==== Bloco de texto ====

O legado da ditadura


Entre os saldos negativos deixados pelos 21 anos em que os militares estiveram à frente do poder no Brasil, Machado destaca alguns. “O Brasil esteve inteiramente nas mãos da CIA (serviço de inteligência norte-americano) e do governo dos Estados Unidos, houve perseguições políticas, torturas, crimes hediondos, desperdício de recursos públicos, censura, atraso tecnológico e o impedimento do surgimento de novas lideranças políticas”, frisa.

Wilson explica que a conduta política de muitos órgãos, atualmente, no Brasil, tem a sua justificativa nos anos de chumbo. “Os maiores resquícios da ditadura militar na sociedade contemporânea são o autoritarismo e o gosto que muitas pessoas têm por soluções baseadas na coerção e no uso da força para problemas históricos que existem em nosso País”, marca.

==== Dados de entrada ====

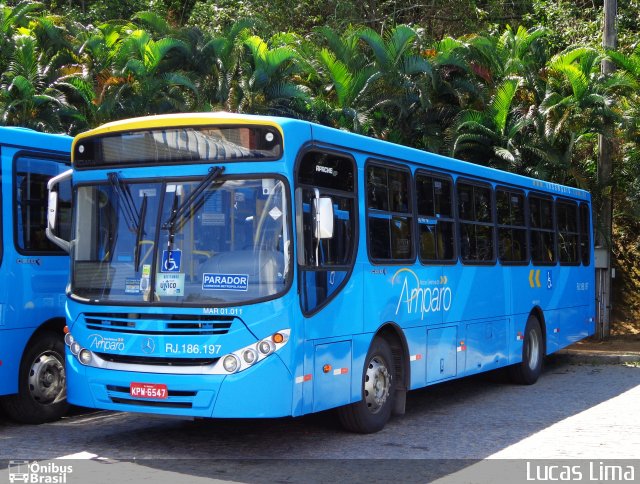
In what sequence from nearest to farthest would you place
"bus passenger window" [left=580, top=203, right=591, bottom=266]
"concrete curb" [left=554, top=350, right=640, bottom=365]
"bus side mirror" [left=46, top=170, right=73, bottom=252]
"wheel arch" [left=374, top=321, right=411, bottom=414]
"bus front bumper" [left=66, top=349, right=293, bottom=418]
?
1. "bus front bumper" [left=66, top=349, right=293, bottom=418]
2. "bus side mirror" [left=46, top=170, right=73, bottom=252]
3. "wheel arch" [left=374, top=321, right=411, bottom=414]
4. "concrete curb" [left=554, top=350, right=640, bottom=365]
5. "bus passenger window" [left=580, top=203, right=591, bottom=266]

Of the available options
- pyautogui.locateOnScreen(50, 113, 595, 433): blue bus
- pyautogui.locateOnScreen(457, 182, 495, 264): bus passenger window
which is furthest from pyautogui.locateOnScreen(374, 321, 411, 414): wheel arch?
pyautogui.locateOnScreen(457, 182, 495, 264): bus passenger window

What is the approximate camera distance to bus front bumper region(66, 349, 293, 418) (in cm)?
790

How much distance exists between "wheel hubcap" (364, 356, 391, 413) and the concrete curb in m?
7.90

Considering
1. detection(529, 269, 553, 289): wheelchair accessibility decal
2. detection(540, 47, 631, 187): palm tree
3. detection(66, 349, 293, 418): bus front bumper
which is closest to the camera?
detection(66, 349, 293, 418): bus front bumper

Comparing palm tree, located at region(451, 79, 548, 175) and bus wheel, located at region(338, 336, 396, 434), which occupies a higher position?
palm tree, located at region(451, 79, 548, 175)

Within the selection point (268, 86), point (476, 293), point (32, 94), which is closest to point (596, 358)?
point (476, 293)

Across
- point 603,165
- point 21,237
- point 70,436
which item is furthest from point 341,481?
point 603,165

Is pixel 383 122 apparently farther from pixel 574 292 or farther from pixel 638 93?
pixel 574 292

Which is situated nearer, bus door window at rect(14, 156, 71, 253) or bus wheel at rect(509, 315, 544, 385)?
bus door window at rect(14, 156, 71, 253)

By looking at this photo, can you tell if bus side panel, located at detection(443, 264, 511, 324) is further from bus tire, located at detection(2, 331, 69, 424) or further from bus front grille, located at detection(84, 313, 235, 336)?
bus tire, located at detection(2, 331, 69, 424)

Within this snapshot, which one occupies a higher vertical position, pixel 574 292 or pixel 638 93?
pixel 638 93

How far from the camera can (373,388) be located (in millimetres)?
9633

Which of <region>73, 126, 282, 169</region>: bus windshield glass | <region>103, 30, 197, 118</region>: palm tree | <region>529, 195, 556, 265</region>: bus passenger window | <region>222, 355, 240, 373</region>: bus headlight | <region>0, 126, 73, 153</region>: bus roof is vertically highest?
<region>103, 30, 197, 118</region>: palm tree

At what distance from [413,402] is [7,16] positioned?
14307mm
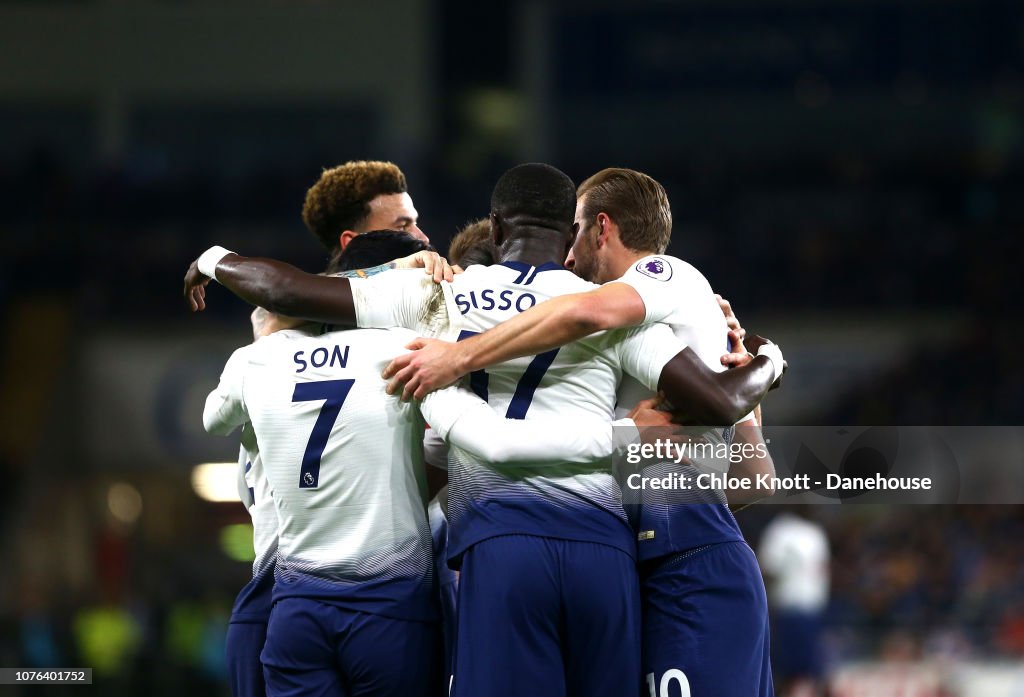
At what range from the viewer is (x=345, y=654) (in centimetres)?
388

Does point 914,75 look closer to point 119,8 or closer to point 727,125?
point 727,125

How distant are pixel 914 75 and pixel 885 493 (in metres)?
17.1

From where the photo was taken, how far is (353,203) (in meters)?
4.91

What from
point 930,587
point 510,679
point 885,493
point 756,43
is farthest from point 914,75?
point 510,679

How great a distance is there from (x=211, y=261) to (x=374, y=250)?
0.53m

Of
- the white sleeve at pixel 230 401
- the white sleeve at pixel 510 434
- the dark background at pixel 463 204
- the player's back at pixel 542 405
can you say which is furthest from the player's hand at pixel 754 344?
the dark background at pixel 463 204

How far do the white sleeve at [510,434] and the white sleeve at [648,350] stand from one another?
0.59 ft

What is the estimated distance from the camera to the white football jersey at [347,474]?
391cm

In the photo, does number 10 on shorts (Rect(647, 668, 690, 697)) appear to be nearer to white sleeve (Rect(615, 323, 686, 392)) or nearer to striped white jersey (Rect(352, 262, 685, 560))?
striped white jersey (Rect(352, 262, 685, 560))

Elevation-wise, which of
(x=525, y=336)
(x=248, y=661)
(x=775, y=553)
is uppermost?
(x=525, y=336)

====
==== Dados de entrada ====

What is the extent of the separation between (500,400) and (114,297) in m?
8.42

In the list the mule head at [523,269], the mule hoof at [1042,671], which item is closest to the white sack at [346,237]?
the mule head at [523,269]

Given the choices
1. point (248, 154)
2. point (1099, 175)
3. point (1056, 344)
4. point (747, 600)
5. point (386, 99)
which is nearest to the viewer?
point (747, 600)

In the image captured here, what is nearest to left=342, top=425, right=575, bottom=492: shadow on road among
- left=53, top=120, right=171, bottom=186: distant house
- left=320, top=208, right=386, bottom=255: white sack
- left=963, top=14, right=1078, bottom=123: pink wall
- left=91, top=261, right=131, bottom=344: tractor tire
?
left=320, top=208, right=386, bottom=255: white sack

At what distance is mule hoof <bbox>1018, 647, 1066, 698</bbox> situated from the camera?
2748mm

====
==== Dados de entrada ====

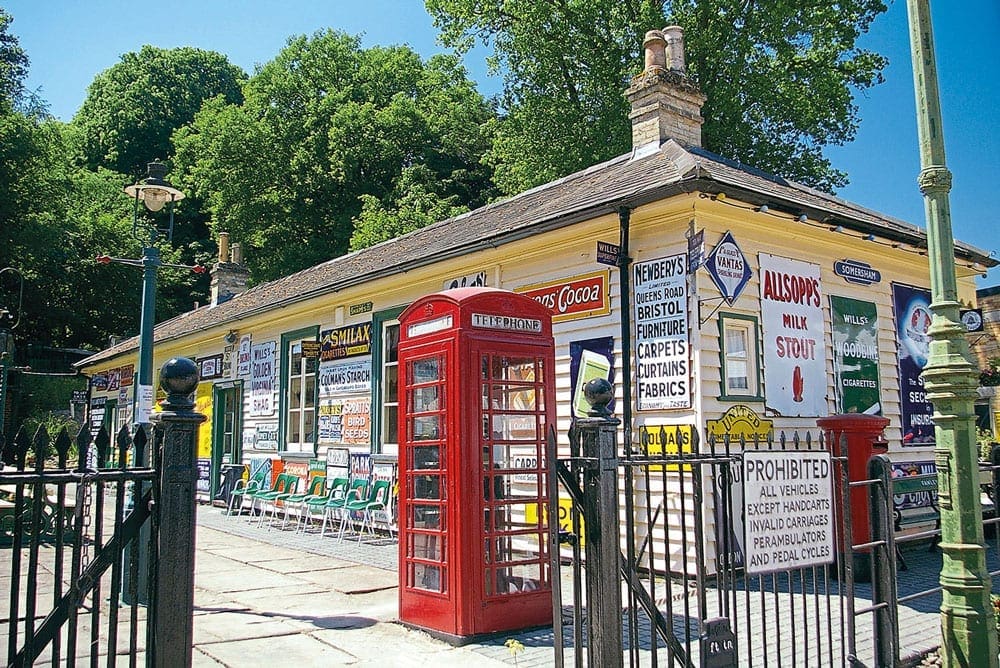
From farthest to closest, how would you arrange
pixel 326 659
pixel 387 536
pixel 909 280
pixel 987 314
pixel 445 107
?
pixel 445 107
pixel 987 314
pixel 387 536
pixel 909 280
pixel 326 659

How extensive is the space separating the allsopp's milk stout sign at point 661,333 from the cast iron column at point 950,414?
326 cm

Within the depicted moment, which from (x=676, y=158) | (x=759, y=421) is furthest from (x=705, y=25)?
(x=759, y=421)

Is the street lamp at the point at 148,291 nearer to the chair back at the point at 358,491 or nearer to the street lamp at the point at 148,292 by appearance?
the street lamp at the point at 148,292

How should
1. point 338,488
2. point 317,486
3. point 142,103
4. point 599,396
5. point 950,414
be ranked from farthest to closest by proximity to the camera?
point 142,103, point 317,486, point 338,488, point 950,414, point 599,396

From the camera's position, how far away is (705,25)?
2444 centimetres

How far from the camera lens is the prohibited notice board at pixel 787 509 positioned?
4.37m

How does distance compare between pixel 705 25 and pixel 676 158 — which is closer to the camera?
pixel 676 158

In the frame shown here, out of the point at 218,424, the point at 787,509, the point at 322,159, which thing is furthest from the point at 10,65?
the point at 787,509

====

Por favor, traduza para o inglês esta frase do texto sobre o legado da ditadura: "Entre os saldos negativos deixados pelos 21 anos em que os militares estiveram à frente do poder no Brasil, Machado destaca alguns." Os registros não têm relação com o texto sobre o legado da ditadura.

Resposta da tarefa: Among the negative legacies left by the 21 years in which the military held power in Brazil, Machado highlights a few.